→ Work required: Write what comes next in the mjdara recipe post, picking up right after its final sentence.

→ Given passage:
---------------
Meatless Monday: Mjdara (Lentils with Rice)

Today is Tuesday, not Monday. 

Just wanted to make sure that you knew that I knew that.

But with finals going on like crazy, I didn’t get a chance to post this yesterday (plus, I posted the nut rocha yesterday–let’s not get too greedy here!), so today you get a surprise “Meatless Monday (was yesterday) post”.  I was considering just skipping for the week, but I made mjdara, or lentils with rice, and it was so good that I thought it deserved to make it into the world-wide web.

Mjdara is from the “African” section of a cookbook my mom gave me (thanks, Mom!) for Christmas last year, called Global Feast Cookbook.  It doesn’t say much about it in the book, so I googled it–and Wikipedia told me it originated as a “poor man’s food” in Africa and the Middle East, where meat was much more difficult to get than just heading over to your local BJ’s.  It also said that despite its lowly beginnings, now it’s a “health-conscious man’s” food (I made up that terminology), due to all of its wholesome ingredients.

So let’s get to it!

Mjdara (Lentils With Rice)

  • 2 C lentils
  • 2 t salt
  • 3/4 C uncooked brown rice
  • 1-2 onions, chopped (I used one, and some green onion)
  • 2 T olive oil
  • optional: 1/2 C raisins, 1 tomato, chopped
  • also optional: ham, pistachios (…no thanks!)

This is a pretty easy and hands-off recipe.  Combine lentils, salt, and enough water to cover (with an inch of water on top) in a saucepan, cover, and simmer for 30 minutes on low, stirring occasionally.  Add the rice, tomatoes, raisins, and extra water if necessary, cover, and cook for 30 more minutes until the rice is tender.

Meanwhile, saute the onions in olive oil in a skillet until softened.
---------------
→ Extracted material:
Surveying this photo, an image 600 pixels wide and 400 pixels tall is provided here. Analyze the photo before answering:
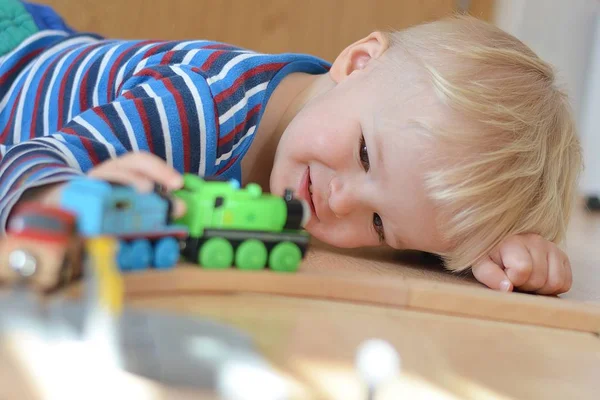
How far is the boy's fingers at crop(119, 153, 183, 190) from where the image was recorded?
622mm

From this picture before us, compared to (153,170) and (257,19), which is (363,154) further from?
(257,19)

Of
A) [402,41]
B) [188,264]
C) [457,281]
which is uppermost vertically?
[402,41]

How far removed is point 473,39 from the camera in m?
1.02

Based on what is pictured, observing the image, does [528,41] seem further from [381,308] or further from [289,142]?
[381,308]

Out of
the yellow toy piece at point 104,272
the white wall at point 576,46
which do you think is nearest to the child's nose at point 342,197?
the yellow toy piece at point 104,272

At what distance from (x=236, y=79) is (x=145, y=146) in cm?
22

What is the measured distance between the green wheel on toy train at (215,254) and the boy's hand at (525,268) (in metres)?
0.44

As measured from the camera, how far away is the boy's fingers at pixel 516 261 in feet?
3.07

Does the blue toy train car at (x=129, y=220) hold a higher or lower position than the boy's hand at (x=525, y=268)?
higher

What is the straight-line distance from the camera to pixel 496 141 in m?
0.92

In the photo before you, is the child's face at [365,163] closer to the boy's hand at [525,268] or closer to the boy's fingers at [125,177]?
the boy's hand at [525,268]

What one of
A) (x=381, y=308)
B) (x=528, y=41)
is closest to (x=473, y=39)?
(x=381, y=308)

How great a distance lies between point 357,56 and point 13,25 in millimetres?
755

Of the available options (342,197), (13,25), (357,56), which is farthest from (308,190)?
(13,25)
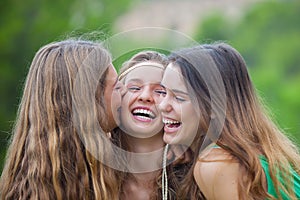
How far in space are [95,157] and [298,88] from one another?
59.4ft

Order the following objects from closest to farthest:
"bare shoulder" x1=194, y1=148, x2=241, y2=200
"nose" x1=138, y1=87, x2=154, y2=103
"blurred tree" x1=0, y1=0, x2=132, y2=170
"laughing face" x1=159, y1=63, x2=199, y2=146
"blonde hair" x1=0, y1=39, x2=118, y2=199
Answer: "bare shoulder" x1=194, y1=148, x2=241, y2=200 → "blonde hair" x1=0, y1=39, x2=118, y2=199 → "laughing face" x1=159, y1=63, x2=199, y2=146 → "nose" x1=138, y1=87, x2=154, y2=103 → "blurred tree" x1=0, y1=0, x2=132, y2=170

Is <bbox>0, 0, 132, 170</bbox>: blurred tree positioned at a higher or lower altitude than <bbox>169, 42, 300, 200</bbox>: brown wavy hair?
higher

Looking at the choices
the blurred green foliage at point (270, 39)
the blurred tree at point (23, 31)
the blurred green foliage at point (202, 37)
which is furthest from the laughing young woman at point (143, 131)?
the blurred green foliage at point (270, 39)

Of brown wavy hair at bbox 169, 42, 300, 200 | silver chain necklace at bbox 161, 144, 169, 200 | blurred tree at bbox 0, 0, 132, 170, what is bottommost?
silver chain necklace at bbox 161, 144, 169, 200

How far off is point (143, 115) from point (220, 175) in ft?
1.86

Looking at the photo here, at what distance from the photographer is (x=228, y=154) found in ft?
9.78

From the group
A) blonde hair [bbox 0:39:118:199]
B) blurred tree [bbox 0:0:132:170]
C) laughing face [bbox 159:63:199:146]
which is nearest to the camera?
blonde hair [bbox 0:39:118:199]

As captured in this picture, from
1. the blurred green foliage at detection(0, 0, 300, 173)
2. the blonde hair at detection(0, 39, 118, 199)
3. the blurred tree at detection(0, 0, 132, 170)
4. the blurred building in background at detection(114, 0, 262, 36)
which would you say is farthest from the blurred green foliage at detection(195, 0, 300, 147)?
the blonde hair at detection(0, 39, 118, 199)

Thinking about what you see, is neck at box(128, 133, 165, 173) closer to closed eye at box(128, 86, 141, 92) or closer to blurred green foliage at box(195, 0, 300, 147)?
closed eye at box(128, 86, 141, 92)

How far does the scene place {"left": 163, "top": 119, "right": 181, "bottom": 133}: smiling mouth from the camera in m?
3.25

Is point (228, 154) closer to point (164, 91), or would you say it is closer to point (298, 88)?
point (164, 91)

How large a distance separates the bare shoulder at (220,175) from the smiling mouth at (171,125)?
29 centimetres

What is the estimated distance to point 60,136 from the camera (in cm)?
309

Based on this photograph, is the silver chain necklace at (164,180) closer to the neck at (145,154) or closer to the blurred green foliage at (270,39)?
the neck at (145,154)
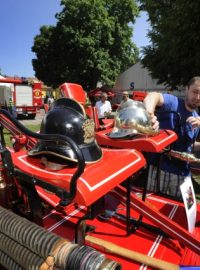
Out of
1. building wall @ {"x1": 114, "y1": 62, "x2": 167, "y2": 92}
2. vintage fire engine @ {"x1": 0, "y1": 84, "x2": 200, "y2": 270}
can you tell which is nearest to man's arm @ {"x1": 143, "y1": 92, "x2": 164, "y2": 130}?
vintage fire engine @ {"x1": 0, "y1": 84, "x2": 200, "y2": 270}

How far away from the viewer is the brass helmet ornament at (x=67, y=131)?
1625 millimetres

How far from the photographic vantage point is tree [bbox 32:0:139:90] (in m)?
32.6

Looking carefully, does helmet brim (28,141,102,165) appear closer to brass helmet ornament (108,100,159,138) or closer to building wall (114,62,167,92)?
brass helmet ornament (108,100,159,138)

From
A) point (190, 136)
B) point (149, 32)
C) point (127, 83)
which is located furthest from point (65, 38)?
point (190, 136)

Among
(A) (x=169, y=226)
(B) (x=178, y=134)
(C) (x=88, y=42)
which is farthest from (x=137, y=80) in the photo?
(A) (x=169, y=226)

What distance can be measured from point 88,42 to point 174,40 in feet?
69.2

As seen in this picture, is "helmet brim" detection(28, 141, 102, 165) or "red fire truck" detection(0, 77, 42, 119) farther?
"red fire truck" detection(0, 77, 42, 119)

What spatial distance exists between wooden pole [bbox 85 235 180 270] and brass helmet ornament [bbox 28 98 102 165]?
566 mm

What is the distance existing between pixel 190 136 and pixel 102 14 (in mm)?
32423

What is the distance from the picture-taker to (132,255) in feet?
6.03

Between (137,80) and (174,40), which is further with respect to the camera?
(137,80)

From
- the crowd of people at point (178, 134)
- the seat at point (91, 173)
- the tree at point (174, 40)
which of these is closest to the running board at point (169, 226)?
the seat at point (91, 173)

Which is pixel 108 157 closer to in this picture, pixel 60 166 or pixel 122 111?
pixel 60 166

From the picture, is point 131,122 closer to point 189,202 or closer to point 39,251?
point 189,202
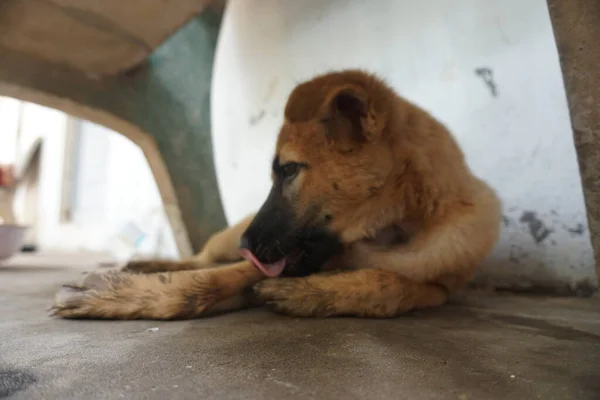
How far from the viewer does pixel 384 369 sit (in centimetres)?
68

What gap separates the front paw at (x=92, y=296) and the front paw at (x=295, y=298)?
0.34 metres

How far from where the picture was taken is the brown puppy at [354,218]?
1075mm

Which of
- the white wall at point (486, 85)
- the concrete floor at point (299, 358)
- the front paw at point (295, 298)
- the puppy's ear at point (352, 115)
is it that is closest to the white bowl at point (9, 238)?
the white wall at point (486, 85)

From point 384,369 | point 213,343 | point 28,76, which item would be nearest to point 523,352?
point 384,369

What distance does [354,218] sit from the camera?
1.18 meters

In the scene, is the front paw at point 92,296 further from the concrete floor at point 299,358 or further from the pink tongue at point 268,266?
the pink tongue at point 268,266

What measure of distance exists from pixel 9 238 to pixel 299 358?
Result: 271cm

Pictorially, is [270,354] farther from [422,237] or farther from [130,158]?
[130,158]

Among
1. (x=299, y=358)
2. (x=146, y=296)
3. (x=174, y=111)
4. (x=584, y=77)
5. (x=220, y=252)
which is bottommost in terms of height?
(x=299, y=358)

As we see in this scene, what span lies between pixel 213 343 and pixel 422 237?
26.2 inches

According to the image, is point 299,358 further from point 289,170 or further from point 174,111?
point 174,111

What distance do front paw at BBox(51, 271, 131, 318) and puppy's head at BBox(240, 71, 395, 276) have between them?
1.08 feet

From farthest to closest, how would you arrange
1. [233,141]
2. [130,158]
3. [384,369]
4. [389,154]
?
[130,158]
[233,141]
[389,154]
[384,369]

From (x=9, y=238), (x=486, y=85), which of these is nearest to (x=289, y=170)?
A: (x=486, y=85)
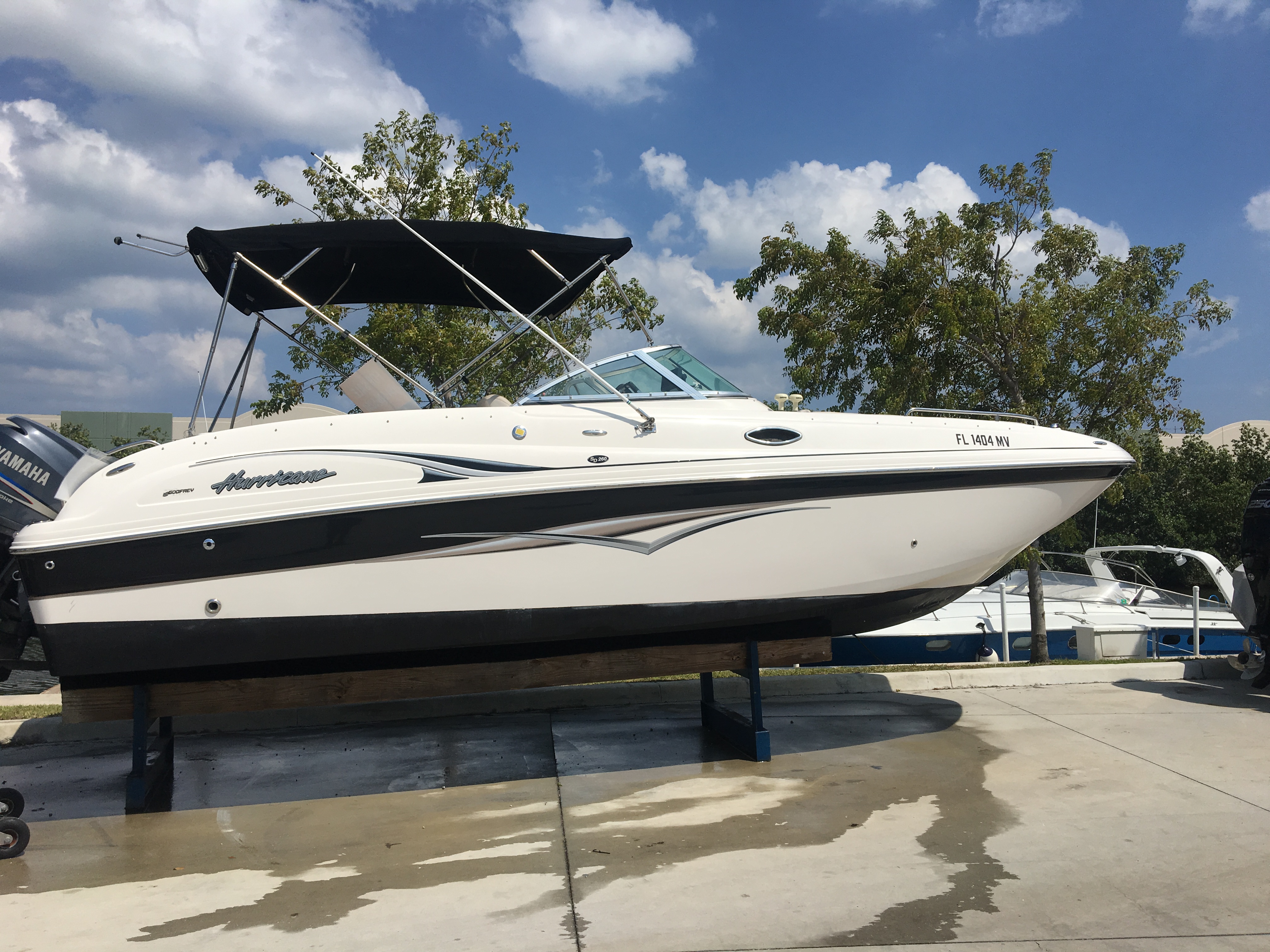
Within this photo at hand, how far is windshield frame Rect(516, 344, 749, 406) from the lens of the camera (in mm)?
4383

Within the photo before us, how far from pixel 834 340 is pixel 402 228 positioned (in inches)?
247

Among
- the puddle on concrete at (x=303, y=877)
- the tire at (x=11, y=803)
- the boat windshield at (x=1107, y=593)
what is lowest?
the puddle on concrete at (x=303, y=877)

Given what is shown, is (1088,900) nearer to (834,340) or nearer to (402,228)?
(402,228)

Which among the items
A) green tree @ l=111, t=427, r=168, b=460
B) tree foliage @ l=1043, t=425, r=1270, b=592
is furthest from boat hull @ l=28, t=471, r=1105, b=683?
tree foliage @ l=1043, t=425, r=1270, b=592

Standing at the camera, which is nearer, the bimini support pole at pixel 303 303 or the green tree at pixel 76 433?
the bimini support pole at pixel 303 303

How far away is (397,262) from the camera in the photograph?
4980 mm

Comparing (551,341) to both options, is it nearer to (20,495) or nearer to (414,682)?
(414,682)

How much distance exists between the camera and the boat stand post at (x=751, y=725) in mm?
4414

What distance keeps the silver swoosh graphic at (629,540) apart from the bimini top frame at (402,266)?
0.55m

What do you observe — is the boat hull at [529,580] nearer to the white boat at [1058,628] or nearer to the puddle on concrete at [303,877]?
the puddle on concrete at [303,877]

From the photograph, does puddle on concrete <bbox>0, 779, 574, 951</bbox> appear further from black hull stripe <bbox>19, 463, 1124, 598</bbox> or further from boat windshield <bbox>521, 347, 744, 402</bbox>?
boat windshield <bbox>521, 347, 744, 402</bbox>

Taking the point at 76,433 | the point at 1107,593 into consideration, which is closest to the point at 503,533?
the point at 1107,593

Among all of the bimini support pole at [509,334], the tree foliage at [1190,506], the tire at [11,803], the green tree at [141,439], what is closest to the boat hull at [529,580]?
the tire at [11,803]

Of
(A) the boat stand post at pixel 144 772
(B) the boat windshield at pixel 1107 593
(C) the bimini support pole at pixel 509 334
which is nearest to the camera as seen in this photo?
(A) the boat stand post at pixel 144 772
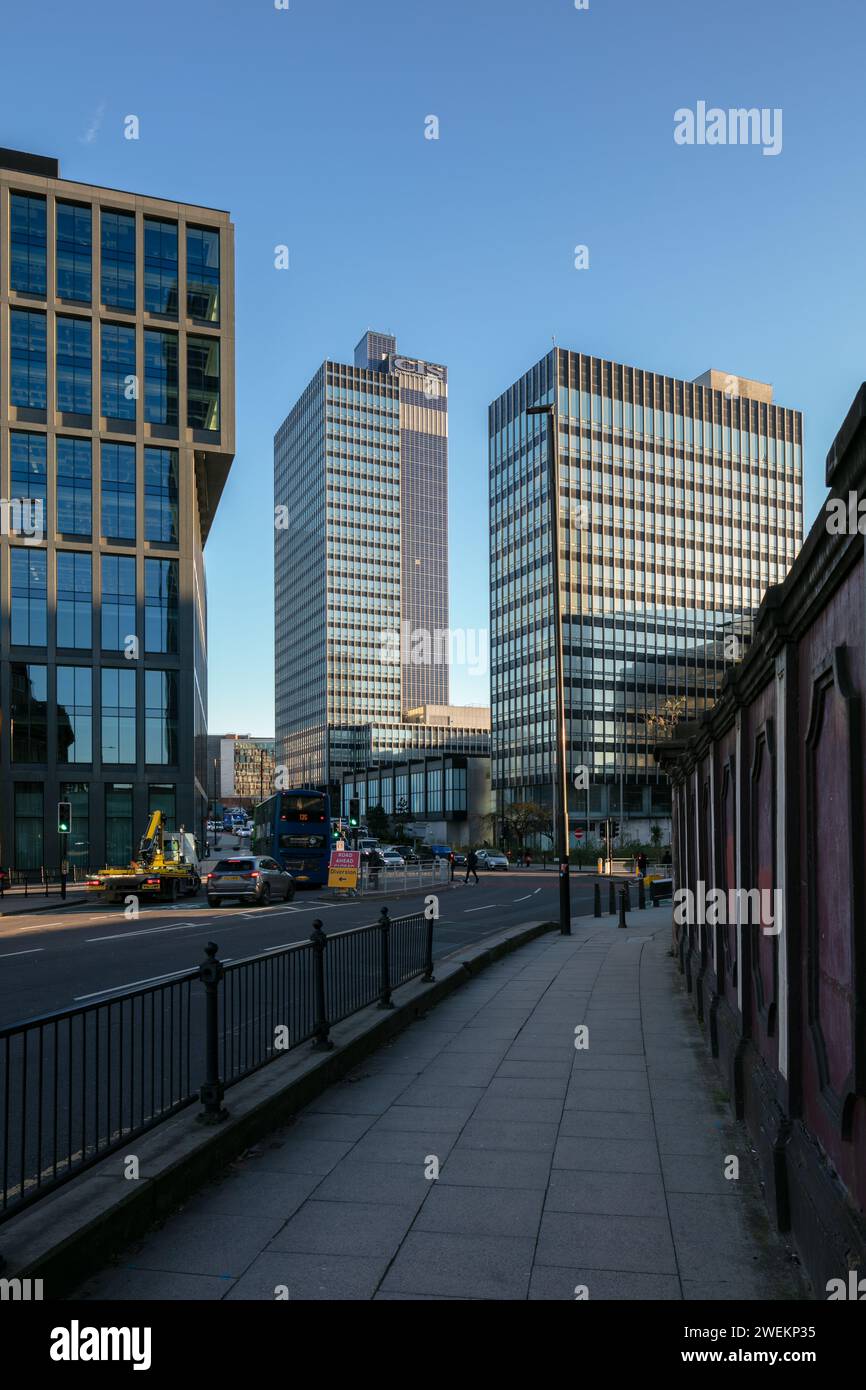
---------------
→ Response:
I love purple onions.  They take such amazing photos.

When the lentils are all smushy (technical cooking term), and the rice is tender, add the onions and mix well.

Sprinkle with freshly grated black pepper and serve hot.  I like to serve anything lentilly (another technical term) in a broiled green pepper half.  The two tastes just go together perfectly, even with the sweet raisins.  Fritz is also a big fan of this method.

What do you think?  Like the text?  Someday when I’m a famous gourmet physical therapist (wait…that’s an odd career choice…), I think photos like these will look fantastic introducing my favorite recipes in my New York Time’s best-selling cookbook. 

Maybe when that happens, the heat in my apartment will work.

Want to hear that story?

This morning, as I studied for my P&O final exam, I noticed something odd.  Mainly, that I was shivering–while wearing leggings, fleece pants, two pairs of socks, a sweater, and a blanket.  I kept turning the thermostat up (sorry Chris!), but it didn’t seem to get any warmer.  Actually,it got colder.  I knew something was seriously wrong when Henry cuddled up to me–at first I felt very flattered, but I quickly realized it was more of a desire for body heat than a blatant showing of affection.

He’s not much of a cuddler.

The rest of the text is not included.